『トゥルルル……』今日も霊安室の電話が鳴る。
「はい、霊安室です。ああ、どうもお疲れ様です。はい、はい、わかりました。
それでは早速伺います」
「出ました。412号室、加藤様だそうです」
舟木が書き留めたメモを見ながら木野に言う。
「よし、兼子、頼むぞ」
「はい」
事務所には木野と舟木、それに兼子哲夫(31歳)が待機していた。
白衣を着た兼子は舟木を従えて、
担架を乗せたストレッチャーを押し、病室へ向かった。
今回の亡くなった患者は高齢の女性で、
病室に寄り添っていた家族たちも覚悟ができていたらしく、落ち着いていた。
兼子と舟木はいつもどおり、遺体を丁重にストレッチャーに乗せ、
遺族とともに霊安室へと戻ってきた。
舟木はすぐに焼香の準備を整え、遺族たちに焼香を促した。
全員が焼香を終えると、これもいつもどおり、
兼子がそっと近付いて、遺族に声を掛けた。
「この後、どうされますか?故人様をご自宅に連れて帰られますか?」
「はい、そうします」遺族の一人が兼子の方を向いて返事をした。
「そうですか。
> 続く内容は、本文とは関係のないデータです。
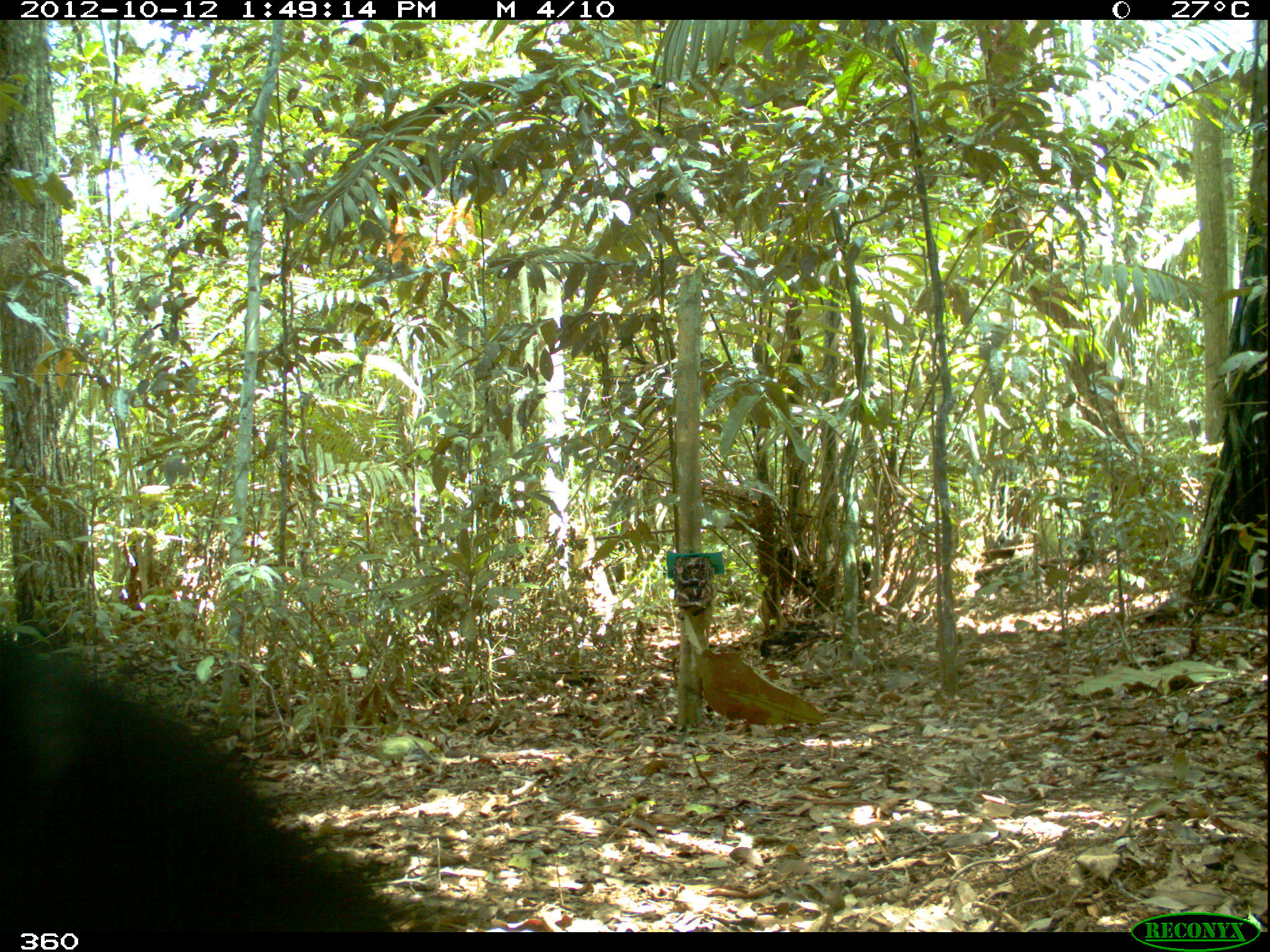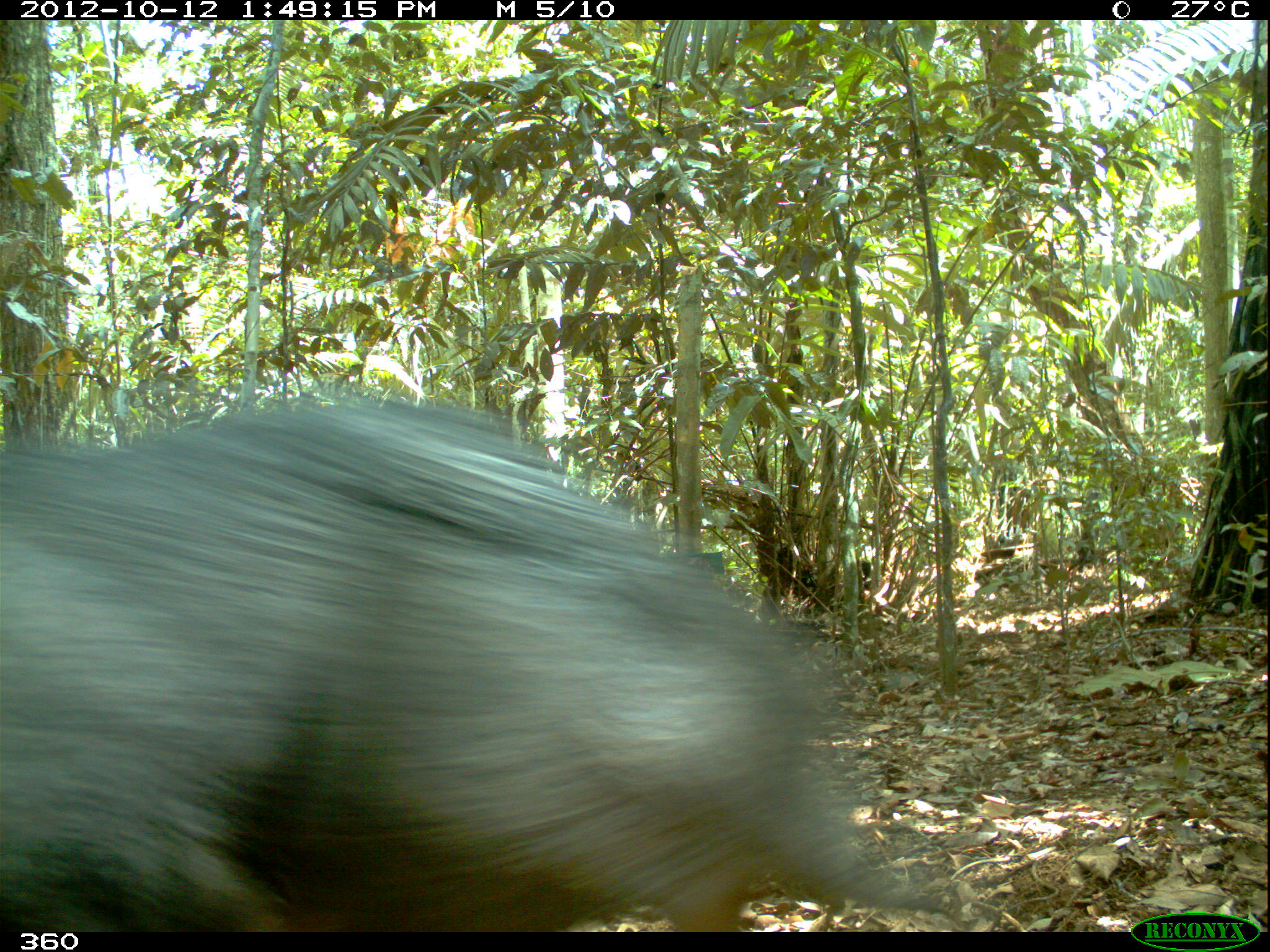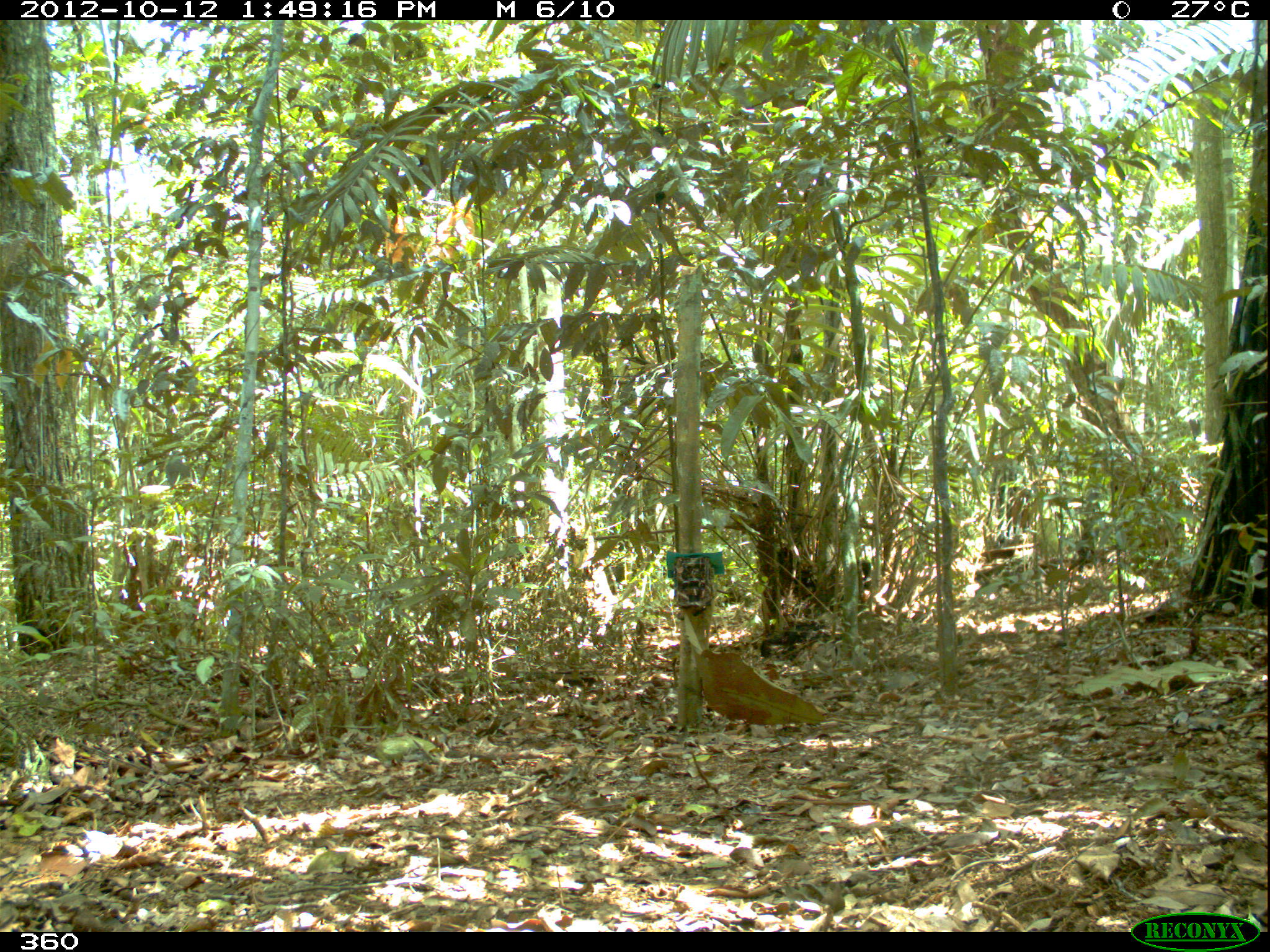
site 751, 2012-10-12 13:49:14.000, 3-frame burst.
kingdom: Animalia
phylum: Chordata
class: Mammalia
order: Artiodactyla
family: Tayassuidae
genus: Tayassu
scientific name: Tayassu pecari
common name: white-lipped peccary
それで葬儀社はもうお決まりですか?
まだでしたら、私どもでご搬送からご葬儀までお手伝いをさせていただきますが」
「いえ、もう頼むところは決まってまして、もうすぐここに来ることになっています」
「ああ、そうなんですか……わかりました。じゃあ、ここで待っててください」
兼子は急に冷めた態度になり、とっとと事務所に引っ込んでしまった。
「どうだった?」事務所に入ってきた兼子に木野が聞く。
「だめっすねえ」兼子は椅子にドカッと座り、答えた。
「まったく、最近の遺族は準備がいいってゆうか
……事前に葬儀社を決めちゃってることが多いですよねえ。
まだ本人が生きているうちに。本当、罰当たりな」
しかし、それは葬儀社の言い分で、いざというときのために備えは必要であろう。
それが葬儀社の言いなりにならないための最善策のひとつでもある。
「まあしょうがない、兼子、小遣いくらい頂いておけよ」
「そうですね」
心付けのことである。病院に迎えに来た葬儀社が、
霊安室を任されている葬儀社に手間賃として心づけを渡すことがよくある。
無論、その分は後で遺族へ請求する。
本来、遺族の意思であるべき心付けが、
勝手にやり取りされたり金額が決められていたりするのである。